It’s estimated that by 2030 the Baby Boomer population will be between ages 66 and 84 and will number 61 million people, with many individuals living with complex health care needs and multiple chronic conditions. Following is some data indicating how many more people will be managing more chronic conditions and ultimately utilizing more health care services by 2030:
- More than six of every 10 Boomers will be managing more than one chronic condition (i.e., hypertension, high cholesterol, arthritis, diabetes, heart disease and cancer).
- More than one out of every three Boomers – over 21 million – will be considered obese.
- One of every four Boomers – 14 million – will be living with diabetes.
- Nearly one out o f every two Boomers – more than 26 million – will be living with arthritis.
- Eight times more knee replacements will be performed than today.
In order to meet the health care and safety needs of America’s aging population, it’s necessary that the direct-care workforce be well trained. In fact, a study conducted by The Bipartisan Policy Center, a Washington, D.C.-based think tank, in a report released late last year highlighted the need to support the country’s direct-care workforce. “We know that patients living with serious illness prefer to receive care in the home, rather than an institution like a hospital or nursing home,” Katherine Hayes, Bipartisan Policy Center’s director of health policy said in a statement. “Creating training opportunities for our direct care workforce, such as personal care aides, will give them important new skills so they can continue to work in the home.”

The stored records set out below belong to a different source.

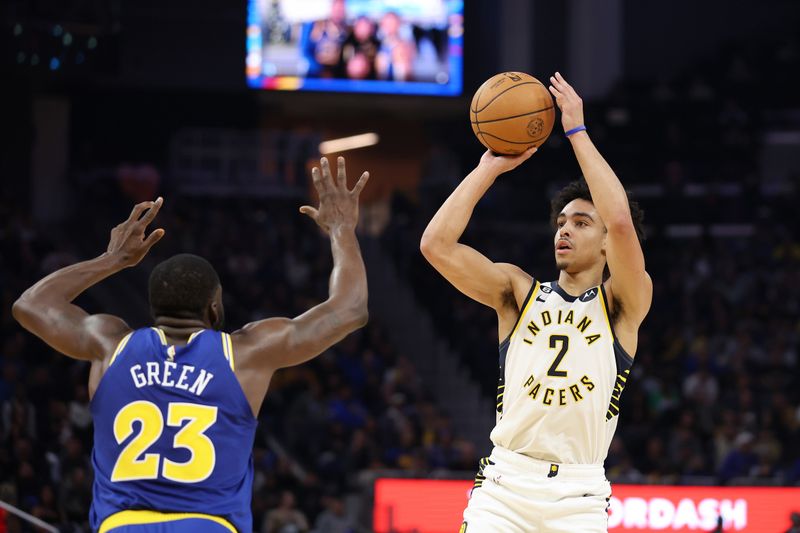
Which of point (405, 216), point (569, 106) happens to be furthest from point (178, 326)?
point (405, 216)

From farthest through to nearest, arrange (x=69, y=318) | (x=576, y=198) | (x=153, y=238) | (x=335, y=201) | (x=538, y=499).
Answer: (x=576, y=198) < (x=538, y=499) < (x=153, y=238) < (x=335, y=201) < (x=69, y=318)

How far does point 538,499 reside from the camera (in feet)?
16.7

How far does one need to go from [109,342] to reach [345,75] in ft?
63.7

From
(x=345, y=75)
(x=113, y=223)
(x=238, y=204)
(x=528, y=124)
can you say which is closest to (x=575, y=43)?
(x=345, y=75)

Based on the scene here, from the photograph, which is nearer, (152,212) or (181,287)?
(181,287)

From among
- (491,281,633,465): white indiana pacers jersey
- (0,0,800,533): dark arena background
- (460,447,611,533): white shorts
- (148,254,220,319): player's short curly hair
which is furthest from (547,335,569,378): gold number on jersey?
(0,0,800,533): dark arena background

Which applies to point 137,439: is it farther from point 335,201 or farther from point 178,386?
point 335,201

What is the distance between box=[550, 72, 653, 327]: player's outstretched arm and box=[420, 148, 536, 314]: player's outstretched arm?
0.30 metres

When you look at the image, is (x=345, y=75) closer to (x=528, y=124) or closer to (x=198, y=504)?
(x=528, y=124)

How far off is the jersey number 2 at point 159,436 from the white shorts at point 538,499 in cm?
148

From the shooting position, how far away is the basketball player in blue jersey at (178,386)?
4082 millimetres

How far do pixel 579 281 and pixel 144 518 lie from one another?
7.45ft

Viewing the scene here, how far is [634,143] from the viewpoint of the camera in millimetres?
23281

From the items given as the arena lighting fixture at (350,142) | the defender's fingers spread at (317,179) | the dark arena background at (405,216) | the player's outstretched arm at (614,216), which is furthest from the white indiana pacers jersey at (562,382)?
the arena lighting fixture at (350,142)
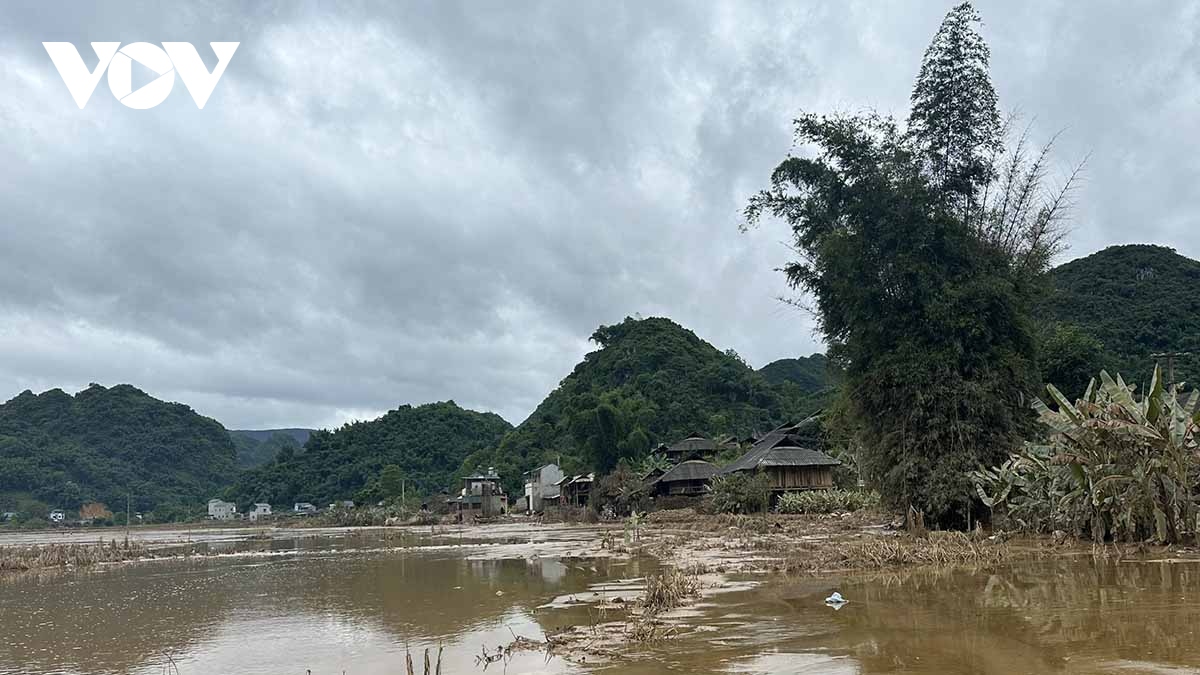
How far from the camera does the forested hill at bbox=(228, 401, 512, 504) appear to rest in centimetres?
8962

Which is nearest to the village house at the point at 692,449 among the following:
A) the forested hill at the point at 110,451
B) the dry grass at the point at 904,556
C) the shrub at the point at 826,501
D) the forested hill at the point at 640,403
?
the forested hill at the point at 640,403

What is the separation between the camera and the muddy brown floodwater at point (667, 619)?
20.8 ft

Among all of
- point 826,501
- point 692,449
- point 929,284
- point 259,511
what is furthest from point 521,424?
point 929,284

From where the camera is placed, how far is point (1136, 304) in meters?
46.0

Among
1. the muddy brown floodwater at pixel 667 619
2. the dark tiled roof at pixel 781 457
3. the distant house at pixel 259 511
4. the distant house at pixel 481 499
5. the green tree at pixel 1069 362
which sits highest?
the green tree at pixel 1069 362

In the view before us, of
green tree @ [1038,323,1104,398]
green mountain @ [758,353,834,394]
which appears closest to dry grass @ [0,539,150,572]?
green tree @ [1038,323,1104,398]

According to current data from the Bipartisan Policy Center, there are more than three care workers for every retiree. By 2030, that number will decrease to two workers for every retiree, while baby boomers continue to age.
The think tank behind the Bipartisan Policy Center report outlined several recommendations to strengthen care to meet future needs:
- Congress should establish a grant program and direct the Administration for Community Living and the Health Resources and Services Administration to provide training grants for personal care aides and community health workers.
- The U.S. Department of Health and Human Services (HHS) should utilize existing authority to waive the requirement that providers who are working under direct physician supervision be in the same location when providing home-based evaluation and management and palliative care services to patients with serious illness.
- The Centers for Medicare & Medicaid Services (CMS) and the Center for Medicare and Medicaid Innovation (CMMI) should identify and evaluate caregiver-training models focused on specific chronic illnesses to determine under what circumstances they are successful and how they might be scaled.
The report also recommended that the CMS examine ways to improve the assessment of individual and caregiver needs and ways to adjust payments to reflect costs. Additionally, the HHS should permit plans to use newly created authority within Medicare Advantage to support family caregivers with respite care services.
“Caregiving can be rewarding, but it can also be stressful,” Hayes said. “Without the proper support systems in place, caregivers and the individuals they care for can experience poorer health outcomes.”
To meet the needs of our aging population, several home care providers have begun implementing the creation of career ladders as a priority in an effort to better recruit and retain workers. This involves launching dedicated training programs that give workers avenues for becoming specialists in certain areas, such as dementia care.